§ **Directions**:
In the records below, the lines from the one with "No significant association" through the last are to be printed exactly, and nothing else.

§ **Data listing**:
+===+
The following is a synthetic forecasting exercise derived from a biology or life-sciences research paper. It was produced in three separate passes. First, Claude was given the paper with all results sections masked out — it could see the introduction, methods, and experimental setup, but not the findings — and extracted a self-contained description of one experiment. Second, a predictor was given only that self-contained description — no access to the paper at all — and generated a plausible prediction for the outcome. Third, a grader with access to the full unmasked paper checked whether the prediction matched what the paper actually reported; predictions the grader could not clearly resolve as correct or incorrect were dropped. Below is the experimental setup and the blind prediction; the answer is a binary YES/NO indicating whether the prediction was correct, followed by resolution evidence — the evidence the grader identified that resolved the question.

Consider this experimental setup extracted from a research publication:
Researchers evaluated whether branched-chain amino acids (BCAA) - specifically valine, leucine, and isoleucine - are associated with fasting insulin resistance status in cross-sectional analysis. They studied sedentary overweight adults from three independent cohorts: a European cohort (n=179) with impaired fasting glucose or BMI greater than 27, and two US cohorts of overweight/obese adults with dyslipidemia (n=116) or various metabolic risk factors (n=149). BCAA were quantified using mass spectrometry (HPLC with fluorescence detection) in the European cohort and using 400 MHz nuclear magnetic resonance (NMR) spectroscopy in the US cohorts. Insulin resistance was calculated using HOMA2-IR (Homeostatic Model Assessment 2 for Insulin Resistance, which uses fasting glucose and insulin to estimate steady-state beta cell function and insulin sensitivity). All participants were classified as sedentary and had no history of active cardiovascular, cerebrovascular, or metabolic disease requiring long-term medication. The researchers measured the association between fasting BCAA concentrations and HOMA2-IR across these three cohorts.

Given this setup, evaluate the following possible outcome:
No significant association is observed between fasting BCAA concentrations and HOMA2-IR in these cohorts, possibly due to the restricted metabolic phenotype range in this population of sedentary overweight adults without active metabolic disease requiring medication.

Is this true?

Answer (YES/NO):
+===+
§ **Task response**:
No significant association is observed between fasting BCAA concentrations and HOMA2-IR in these cohorts, possibly due to the restricted metabolic phenotype range in this population of sedentary overweight adults without active metabolic disease requiring medication.

Is this true?

Answer (YES/NO):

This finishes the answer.